This page discusses some general concepts of ESMA 3102.
In ESMA 3101 (3015) we were mainly concerned with answering questions about one variable at a time. We considered problems like these:
What is the average height of men in Puerto Rico? (Find the mean or median, or draw a histogram or boxplot, or find a confidence interval)
Are men in Puerto Rico on average taller than 5’10’’? (do a hypothesis test)
Has the average income in Puerto Rico gone up in the last ten years? (hypothesis test)
In ESMA 3102 we are going to study two (or more) variables simultaneously, and we are really interested in their relationships:
Is the average height of men in Puerto Rico different from men in the USA and from men in Europe?
How does the average height of men relate to things like their economic status (income), their race, their diet, et.
How does the average income in Puerto Rico depend on the economic policies of the Government?
We categorize variables as follows:
data is numeric, and arithmetic makes sense (adding, multiplying etc.)
Examples:
Yearly income of a family in Puerto Rico
Temperature in Mayaguez at 12 Noon
Amount paid for the phone bill
everything else
Examples:
A students major
in an experiment to grow wheat three different fertilizers were labeled 1,2 and 3
Your student id number
Note: often whether a variable is categorical or quantitative depends on how (and how precisely) it is measured.
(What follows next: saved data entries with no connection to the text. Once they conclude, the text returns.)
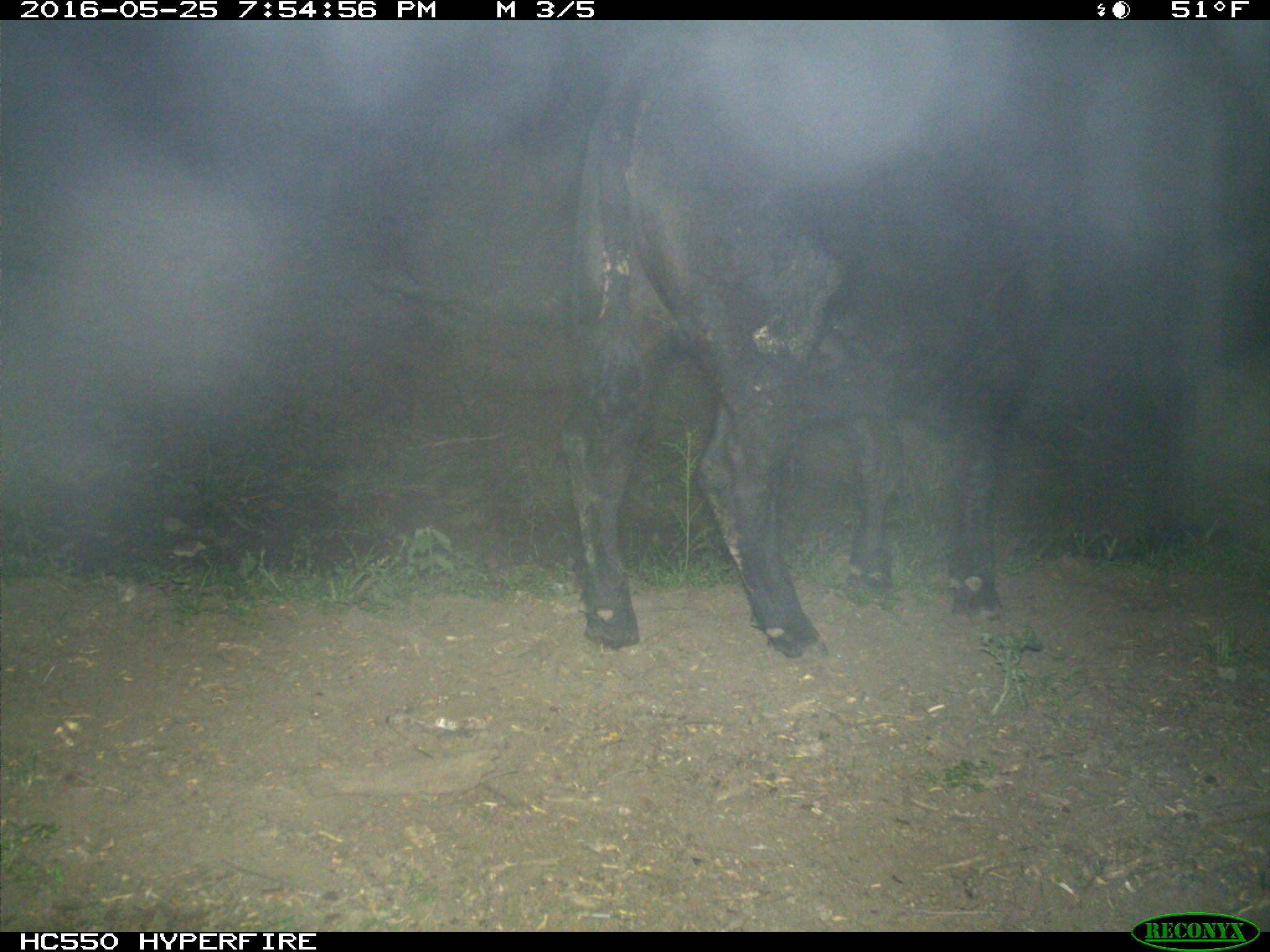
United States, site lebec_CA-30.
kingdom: Animalia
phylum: Chordata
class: Mammalia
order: Artiodactyla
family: Bovidae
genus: Bos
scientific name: Bos taurus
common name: domestic cow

Example Our variable is “rain yesterday”
Did it rain at all yesterday? “Yes” or “No” → categorical
We put a cup outside. The cup has marks for each cubic inch of rain. Our data is the number of cubic inches. Values will be 0, 0.1, 0. 2 etc. → quantitiative
Categorical data comes in one of two versions - ordered or unordered:
Examples
grades in a course: A, B, C, D, W - ordered
gender: Male, Female - unordered
Treatments in a clinical trial: A, B, C - unordered
Treatments in a clinical trial: 1, 2, 3 - unordered
blood pressure: low medium high - ordered
directions: north east south west - unordered
One consequence of having an ordering is that it should be used in graphs, tables etc.
Recognizing what the type of your data is has to be the first thing you do with any data set. It will determine everything that you do later. Getting this wrong likely means anything you do is wrong.
For more on data types see page 32 of the textbook.
It is often useful to think of the problems we discuss in this class as trying to use one (or more) variables to predict another
Predictor | Response |
---|---|
Gender | Grade in Course |
Gender | Income |
GPA in high school, points on college | GPA after the freshmen year in college |
Whether fertilizer was used or not | Yield of crop |
Size of lot, size of house, number of bedrooms, quality of neighborhood | Price of House |
Depending on the type of data we need to use different methods of analysis. Here is a table to help with this:
Predictor(s) | Response | Method |
---|---|---|
Categorical | Categorical | Categorical Data Analysis |
All Categorical | Categorical | ANOVA |
At least one quantitative | Quantitative | Correlation and Regression |
This table maybe the most important item for you to learn - understand - memorize - use. Without it you can not pass this class, or do Statistics in real live!